Teresa: I love you. [they kiss] I love you.
[Teresa's new home]
Teresa: I thought I was gonna deck her. I was fine. I was really fine. I just wanted to get my point across to her, and then that's how I am. [she takes Joe's hand and walks him back into the dining room] Like I could be mad one minute and then I'll be fine.
[The Marsh house, dinner time]
Teresa: Okay, all better. Just had to get that out. It's just... it's a Jersey thing. So, who wants dessert? Meeee!
[At Sizzler, day. The boys are having lunch there]
Stan: You guys do not understand. Having neighbors from Jersey is the worst! All night long they keep me awake! They're either screaming at each other or making some disgusting sex sounds. It seems like all people from Jersey do is hump and punch each other!
Cartman: You know what you do when you want a family to move away? Every night, you go and take a crap on their doorstep.
Kyle: [glaring at him] Is that why there's crap on my doorstep every morning?
Cartman: Oops, busted. [avoids eye contact]
Stan: They talk way too loud, they flip out for no reason, and every time they act like selfish assholes, they just go, "Oh, it's a Jersey thing. It's a Jersey thing."
Jersey Man: Hey, you talkin' 'bout Jersey? Me and my friends are from Jersey.
Cartman: Aw, crap, there's more of them?
Jersey Man: 'Ey, come on, there's people from Jersey all over! Who here is from Jersey? [a lot of people respond excitedly]
[Highlight. The Jersey man is Steve "Last Call"]
Steve "Last Call": So I'm like standin' there, and I'm like, "Who's from Jersey?", and people are all like, "Yo! Woo-hoo!" Next thing you know, Jersey party at Sizzler. [the restaurant is transformed into a club]
[Sizzler, later on. Everyone is dancing except the boys, music is pumping, lights flash all around]
Woman: [nude in a in a Jacuzzi] Yeah, let's get this party started. [a random fight breaks out]
Kyle: Where the hell are they coming from?! [a bottle of Corona beer lands in front of the boys and shatters]
[South Park Salon, day. Sharon approaches it. Inside...]
Teresa: Danielle was being a stupid bitch.
Woman 1: Shut up, Teresa. You're pathetic!

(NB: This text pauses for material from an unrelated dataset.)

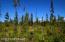 C4 Alaskan Wildwood Ranch(r)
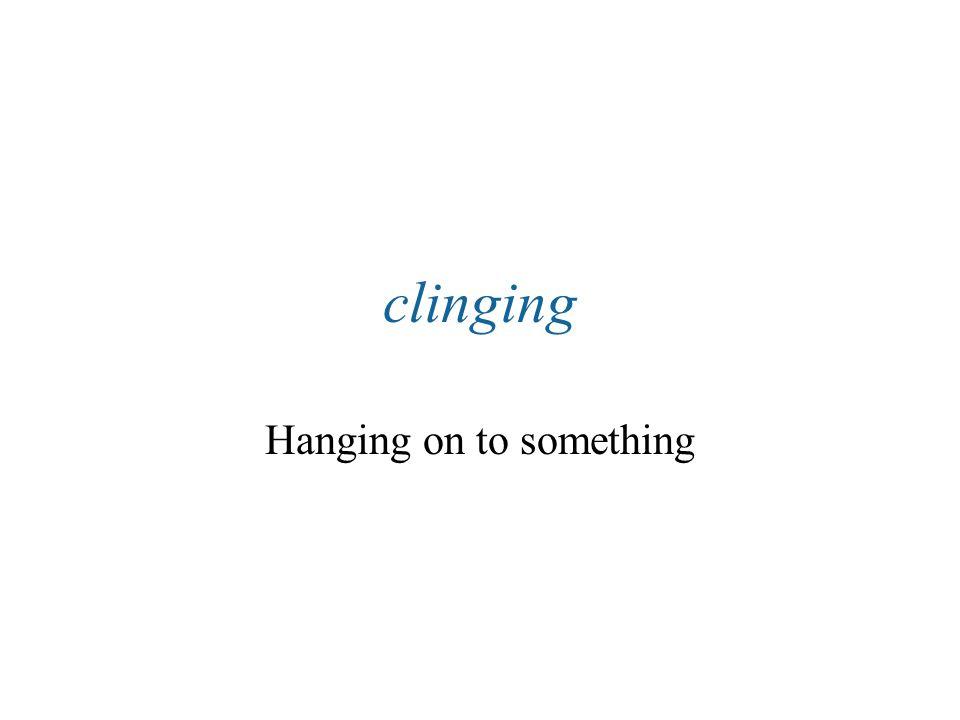 Hanging on to something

Teresa: I'm pathetic? You're muff gabbage! [Sharon walks into the salon. Teresa gets up to greet her] Oh, Sharon! [they hug] Hi, sweetie. You gotta meet our new neighbors. This is Jacqueline. She's from Jersey.
Jacqueline: And Sicilian.
Teresa: That's Danielle. She's from Jersey. [Danielle is extremely tanned] And that's Caroline.
Caroline: I'm having my face shaved. It's a Jersey thing.
Salon Girl: I'm sorry, but I have other clients in ten minutes. Can you sit down? [Teresa didn't like that request]
Jacqueline: When the salon girl told Teresa to sit down, I thought Teresa was gonna bust a tit.
[the salon]
Teresa: Don't you fuckin' tell me what to do! I'm a client here!
Caroline: Teresa! Calm down.
Salon Girl: I don't have to take your shit! I'm from Jersey!
Teresa: Get her, Sharon!
Sharon: What?
Jacqueline: Sharon, just stay out of it!
Caroline: Be the bigger person, Sharon!
Sharon: You people are crazy.
Caroline: Who's crazy? Are you talkin' about my family?! [grabs Sharon by the hair as she screams] Is my family crazy?!
Teresa: Don't you pull my friend's hair, you bitch! [pulls Sharon back by the hair]
Sheila: [barges in ready to fight] Let go of her, you piece of trash! [the other ladies turn to look]
Teresa: Who the fuck are you to tell ME what to do?!
Sheila: [walks up to the women] All you trashy whores get the fuck out of here and leave her alone!
Teresa: Psycho bitch!
Sheila: [slaps her hand away] No! You're a psycho bitch, psycho bitch! Psycho biiitch! You wanna see fuckin' crazy?! You'd better just step the fuck away or you're gonna see fuckin' crazy! [the Jersey women begin to leave]
Jacqueline: [turns to look at Sheila] You're cabbage! [then leaves]
Sharon: Sheila?
[At the South Park Community Center, evening. Randy has the floor as the other townsfolk sit and listen]
Randy: People of South Park! We have all noticed a steep rise in everything Jersey lately. As many of you already know, everything east of the Rockies is now part of New Jersey! The Jersey Shore now includes Jacksonville, Miami, the Gulf of Jersey Mexico, and the Jersey Islands. [this includes Puerto Rica and Cuba]
Mr. Garrison: Jesus! Why are they doing this?
Randy: More people from Jersey are showing up in our town! If we don't do something, South Park is going to become West Jersey.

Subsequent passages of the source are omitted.